▸ **Problem set**:
**A)** Reproduce the Garmin problems thread word for word, everything from "The transducer is" down to "had problem again.".
**B)** Write the next part of the forum thread about the Garmin depth finder losing the bottom, picking up after its last post.

▸ **Text block**:
# Garmin problems



## Lewis (Apr 5, 2004)

I have a Garmin 160 that has developed a problem that is slowly getting worse.
It will intermittently lose track of the bottom and the depth digits just flash.
It seems worse in water deeper than 30 ft.Sometimes I can turn the unit off and back on and it corrects the problem.
The transducer is mounted on the trolling motor and this problem happens even when sitting still and all other electronics turned off.
Range is set to auto
I have heard of others correcting similar issues with a software update,but the cable to link with pc costs $75.
Any suggestions or similar experiences???


----------



## SPOONFEEDER (Jul 6, 2006)

I had that same issue on a lowrance 520c once. Ended up transducer went bad, think water was getting inside it. Start of day worked good, got worse longer in water. Installed shoot thru hull transduce never had problem again.

Sent from my DROID BIONIC


----------



## Chippewa (Oct 25, 2004)

I am having a very similar problem with my lowrance 510c.... but mine is more losing the bottom when in shallower water.. i tried switching with shortdrifts spare transducer and it didnt help(maybe it is bad also?). i will try taking the transducer off my erie boat. and if that doesnt work then i will have to send the unit to lowrance.... let me know if you find out what is wrong with yours..

▸ **Material**:

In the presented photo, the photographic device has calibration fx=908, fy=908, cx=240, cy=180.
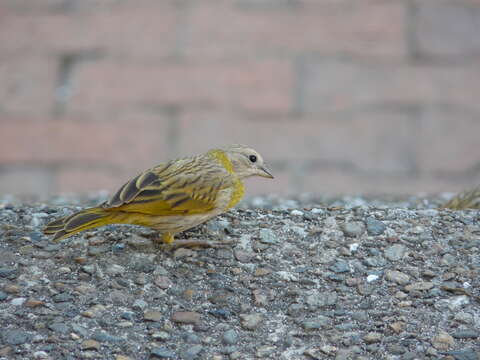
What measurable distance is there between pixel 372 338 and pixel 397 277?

▸ **Answers to the problems**:
**A)**
The transducer is mounted on the trolling motor and this problem happens even when sitting still and all other electronics turned off.
Range is set to auto
I have heard of others correcting similar issues with a software update,but the cable to link with pc costs $75.
Any suggestions or similar experiences???


----------



## SPOONFEEDER (Jul 6, 2006)

I had that same issue on a lowrance 520c once. Ended up transducer went bad, think water was getting inside it. Start of day worked good, got worse longer in water. Installed shoot thru hull transduce never had problem again.

**B)**
----------



## Lewis (Apr 5, 2004)

I ordered a new transducer.Should be here in a few days.I will post my results.
Chippewa...have you tried adjusting your gain settings?
Another thing you could try...most good finders have the ability to reset the specs to factory default settings.


----------



## Chippewa (Oct 25, 2004)

Lewis... thanxs for the reply...i did a soft reset and a hard reset of the unit which resets it back to factory settings.... i dont remember if i tried adjusting the gain... but i tried darn near everything i could adjust... i will try the gain adjustment when i get the boat in..


----------



## Lewis (Apr 5, 2004)

Bought the new transducer.Will report when I launch the boat again.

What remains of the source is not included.